EXCERPTED TEXT –
________________________
• Maro

“The smell of cinnamon is the best cure for the winter blues”.

Hello everyone!

Thisweek we will talk about cinnamon! My most favorite spice! A spice full of controversies. Homely and exotic. Sweet and bitter, and sometimes even savory. But above all, extremely aromatic!!!

Cinnamon means Halloween pumpkin tart, Christmas cookies, Dutch apple pie, Mexican drinking chocolate, Greek stew, Swedish kanelbullar, Moroccan lamp, American carrot cake, and so many more!!!

Cinnamon is such a popular spice across the world, known for its spectacular taste but also for its fantastic nutritional benefits. So, let’s see which these are. 😊

- Cinnamon is packed in antioxidants. Cinnamon’s antioxidants have anti-inflammatory properties. And why is this important? Because inflammation is linked to a wide range of health problems, such as skin conditions, autoimmune diseases, and cancer.

Fun fact: in studies comparing the antioxidant activity of 26 spices, cinnamon was the clear winner, outranking even garlic and oregano!
________________________
Dataset entries:

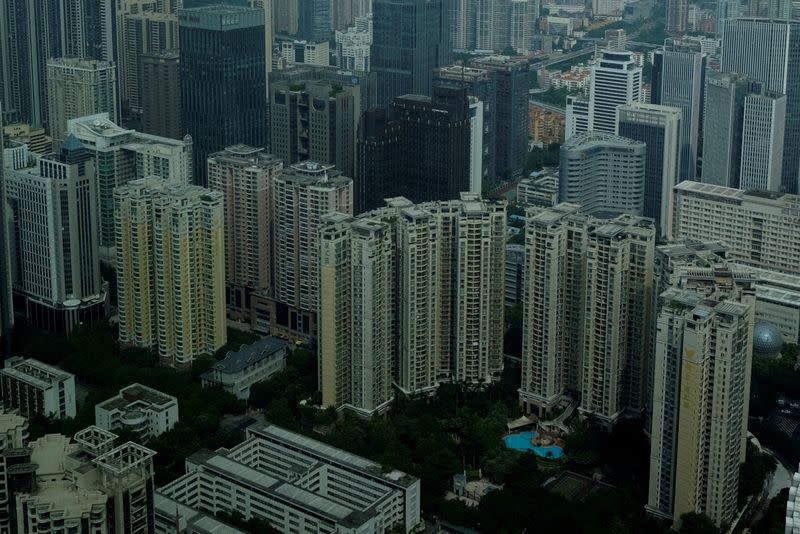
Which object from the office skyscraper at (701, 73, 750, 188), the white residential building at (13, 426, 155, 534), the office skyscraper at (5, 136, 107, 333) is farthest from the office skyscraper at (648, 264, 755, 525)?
the office skyscraper at (701, 73, 750, 188)

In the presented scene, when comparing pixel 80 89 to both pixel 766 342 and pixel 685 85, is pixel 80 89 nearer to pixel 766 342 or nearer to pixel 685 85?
pixel 685 85

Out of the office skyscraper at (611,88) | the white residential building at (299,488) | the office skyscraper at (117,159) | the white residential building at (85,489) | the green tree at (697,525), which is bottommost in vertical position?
the green tree at (697,525)

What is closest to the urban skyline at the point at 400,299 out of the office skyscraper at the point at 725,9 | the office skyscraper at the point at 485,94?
the office skyscraper at the point at 485,94

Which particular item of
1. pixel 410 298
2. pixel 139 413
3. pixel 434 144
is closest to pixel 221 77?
pixel 434 144

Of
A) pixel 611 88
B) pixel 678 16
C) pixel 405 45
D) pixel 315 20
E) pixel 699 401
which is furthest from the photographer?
pixel 678 16

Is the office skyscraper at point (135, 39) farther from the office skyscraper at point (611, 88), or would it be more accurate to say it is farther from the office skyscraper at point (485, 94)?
the office skyscraper at point (611, 88)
________________________
EXERCISE SET –
(1) In the cinnamon post, which two spices did cinnamon outrank in the antioxidant studies?
(2) Extend the cinnamon post from its last line, keeping its cheerful tone.

SET OF ANSWERS –
(1) Garlic and oregano.

(2)
- Cinnamon loves and protects our hearts and our cardiovascular system. It reduces levels of total cholesterol, “bad” LDL cholesterol, and triglycerides, while “good” HDL cholesterol remains unimpacted. At the same time, cinnamon has been shown to significantly increase sensitivity to the hormone insulin which results to lower blood sugar levels.

- Cinnamon loves our brain! Diseases such as Alzheimer's and Parkinson's are responsible for the progressive loss of structure or function of brain cells. Consuming cinnamon increases specific factors (called neurotrophic), which keep the existing neurons in our brain alive and promote new ones to grow and therefore could delay the progression of such diseases.

- Lastly and importantly, many things have been written about the toxicity of cinnamon. You can safely eat up to 1 teaspoon of Cassia cinnamon or up to 2.5 teaspoons of Ceylon cinnamon per day. Eating more than this is not advised. Cinnamon is absolutely safe to eat in small or moderate amounts and eating less than the tolerable daily intake is more than

Now you might ask, what is Cassia and Ceylon cinnamon.

Well, they are the two main types of cinnamon. Ceylon is also known as “true” cinnamon - it has a lighter and less bitter taste, while Cassia, known as “regular” cinnamon, is the most commonly used type, and definitely much cheaper than Ceylon cinnamon.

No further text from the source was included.